## EXERCISE BRIEF
Count the lines in the rows below that contain the word "item". Reply with the number alone.

## TASK INPUTS
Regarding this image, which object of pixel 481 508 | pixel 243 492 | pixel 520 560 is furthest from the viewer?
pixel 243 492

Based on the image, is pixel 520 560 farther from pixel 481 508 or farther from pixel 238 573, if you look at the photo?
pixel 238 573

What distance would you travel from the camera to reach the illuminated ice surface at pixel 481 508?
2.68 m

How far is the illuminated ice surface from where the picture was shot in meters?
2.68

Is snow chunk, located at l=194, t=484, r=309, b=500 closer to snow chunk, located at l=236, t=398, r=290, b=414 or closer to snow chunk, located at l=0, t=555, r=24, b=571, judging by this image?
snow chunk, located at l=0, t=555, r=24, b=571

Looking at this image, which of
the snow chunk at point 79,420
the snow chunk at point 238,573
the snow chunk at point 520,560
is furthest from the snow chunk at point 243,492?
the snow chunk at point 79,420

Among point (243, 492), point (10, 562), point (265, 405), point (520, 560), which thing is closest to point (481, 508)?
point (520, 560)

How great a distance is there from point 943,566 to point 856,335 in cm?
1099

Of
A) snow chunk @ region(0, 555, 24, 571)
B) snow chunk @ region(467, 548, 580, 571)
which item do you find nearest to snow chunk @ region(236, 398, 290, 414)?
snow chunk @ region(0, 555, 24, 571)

* * *

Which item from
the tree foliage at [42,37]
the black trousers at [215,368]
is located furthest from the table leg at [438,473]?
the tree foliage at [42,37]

## WRITTEN ANSWER
2